● DATA TO USE:

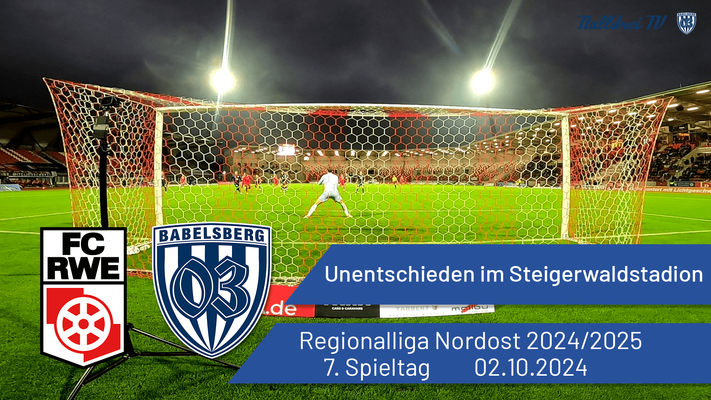 Unentschieden im Steigerwaldstadion | Rot-Weiß Erfurt vs. Babelsberg 03 | #nulldreitv | Saison 2024/25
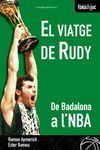 EL VIATGE DE RUDY DE BADALONA A L'NBA TAULELL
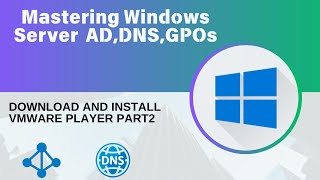 4Download and Install VMware Player Part2  Mastering Windows Server [upl. by Littell]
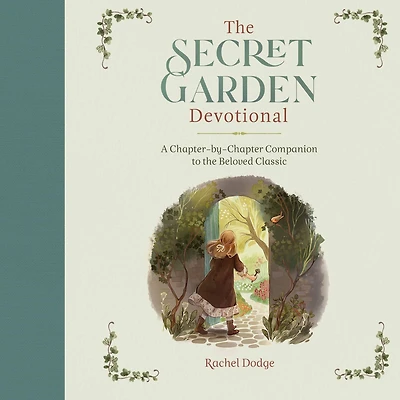 the Secret Garden Devotional: A Chapter-by-Chapter Companion to Beloved Classic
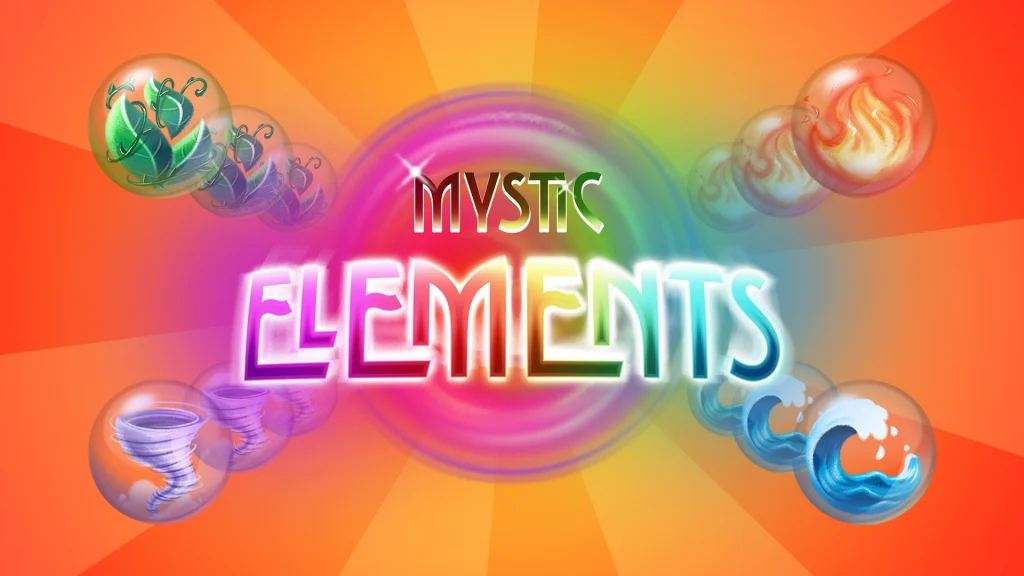 “Mystic Elements” is shown in block letters emanating from a rainbow orb, surrounded by four additional orbs with four of the universal elements. 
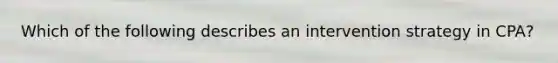Which of the following describes an intervention strategy in CPA?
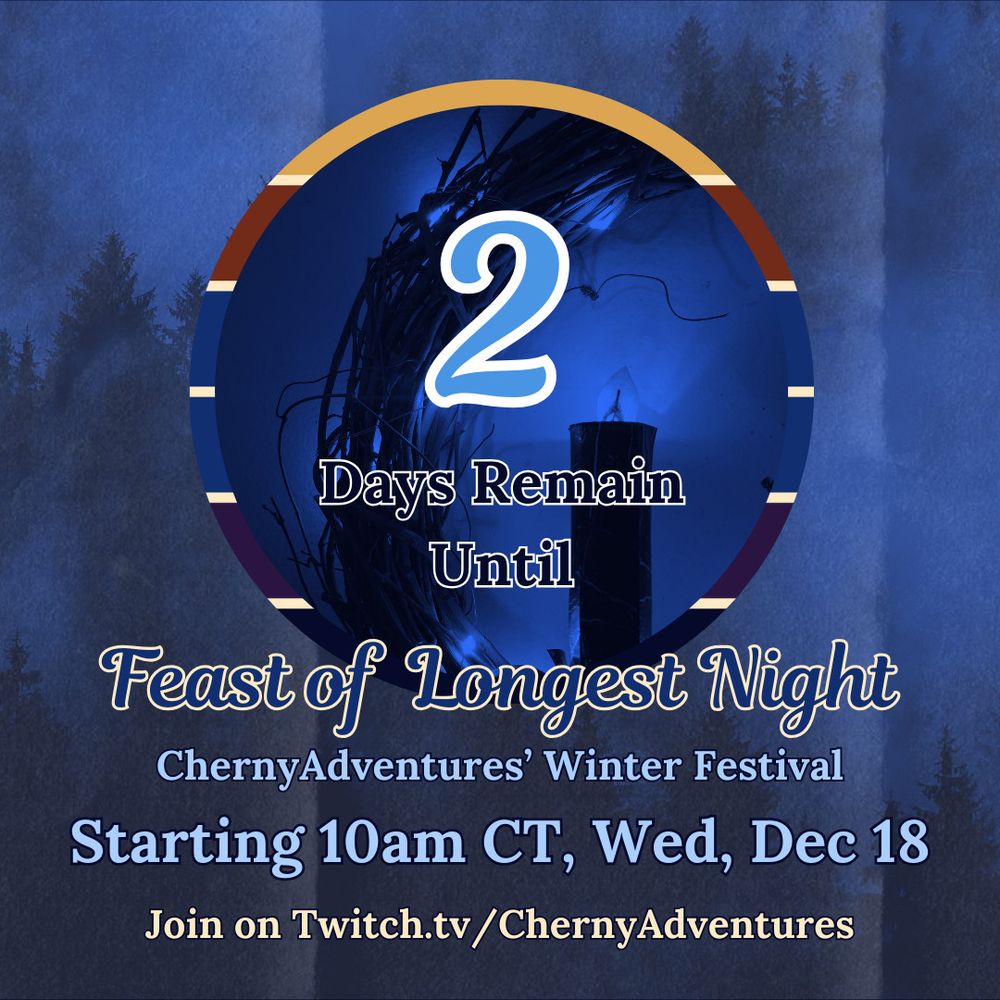 Text reads: 2 Days Remain Until Feast of Longest Night - ChernyAdventures’ Winter Festival - Starting 10am CT, Wed, Dec 18 - Join on Twitch.tv/ChernyAdventures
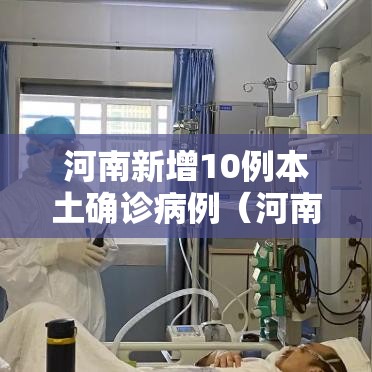 河南新增10例本土确诊病例（河南新增1例本土病例详情）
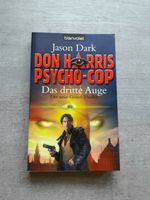 Jason Dark - Don Harris der Psycho-Cop - Das dritte Auge - Thrill Bayern - Mühldorf a.Inn Vorschau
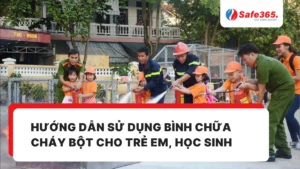 Hướng dẫn sử dụng bình chữa cháy bột cho trẻ em, học sinh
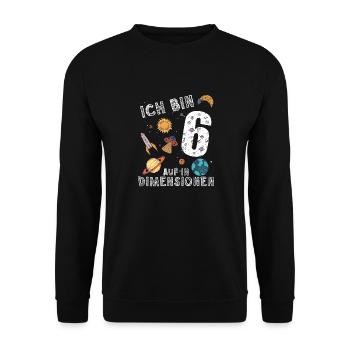 Ich bin 6 Auf in neue Dimensionen 6. Geburtstag - Unisex Pullover - Schwarz - Vorne - Alina (178cm) & Michal (187cm)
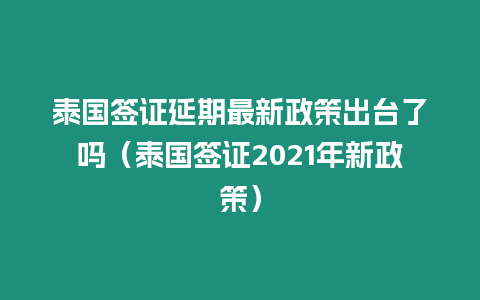 泰國簽證延期最新政策出臺了嗎（泰國簽證2021年新政策）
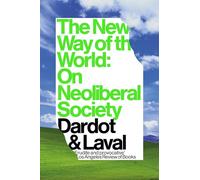 The New Way of the World: On Neoliberal Society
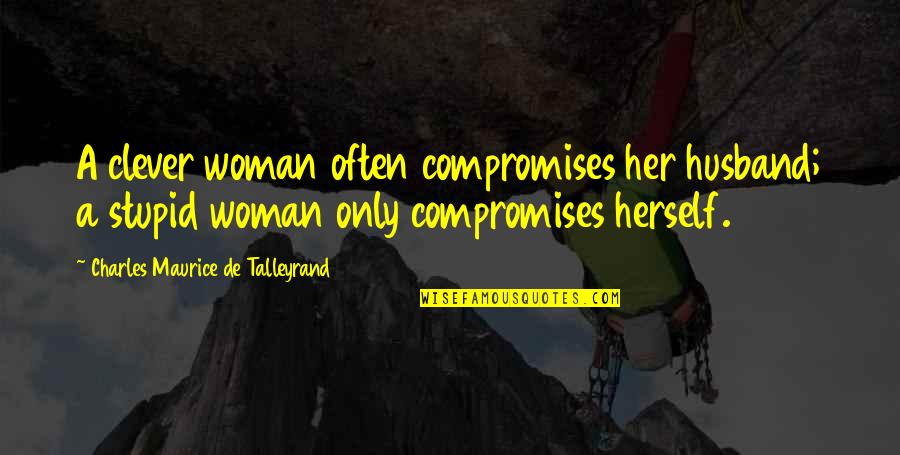 Calimutan Vs People Quotes By Charles Maurice De Talleyrand: A clever woman often compromises her husband; a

● INSTRUCTIONS FOR THE TASK:
Give the text of all the records above as a numbered list, skipping any blank lines. Leave the pictures out of your answer.

● ANSWER BOX:
1.  Unentschieden im Steigerwaldstadion | Rot-Weiß Erfurt vs. Babelsberg 03 | #nulldreitv | Saison 2024/25
2.  EL VIATGE DE RUDY DE BADALONA A L'NBA TAULELL
3.  4Download and Install VMware Player Part2  Mastering Windows Server [upl. by Littell]
4.  the Secret Garden Devotional: A Chapter-by-Chapter Companion to Beloved Classic
5.  “Mystic Elements” is shown in block letters emanating from a rainbow orb, surrounded by four additional orbs with four of the universal elements. 
6. Which of the following describes an intervention strategy in CPA?
7.  Text reads: 2 Days Remain Until Feast of Longest Night - ChernyAdventures’ Winter Festival - Starting 10am CT, Wed, Dec 18 - Join on Twitch.tv/ChernyAdventures
8.  河南新增10例本土确诊病例（河南新增1例本土病例详情）
9.  Jason Dark - Don Harris der Psycho-Cop - Das dritte Auge - Thrill Bayern - Mühldorf a.Inn Vorschau
10.  Hướng dẫn sử dụng bình chữa cháy bột cho trẻ em, học sinh
11.  Ich bin 6 Auf in neue Dimensionen 6. Geburtstag - Unisex Pullover - Schwarz - Vorne - Alina (178cm) & Michal (187cm)
12.  泰國簽證延期最新政策出臺了嗎（泰國簽證2021年新政策）
13.  The New Way of the World: On Neoliberal Society
14.  Calimutan Vs People Quotes By Charles Maurice De Talleyrand: A clever woman often compromises her husband; a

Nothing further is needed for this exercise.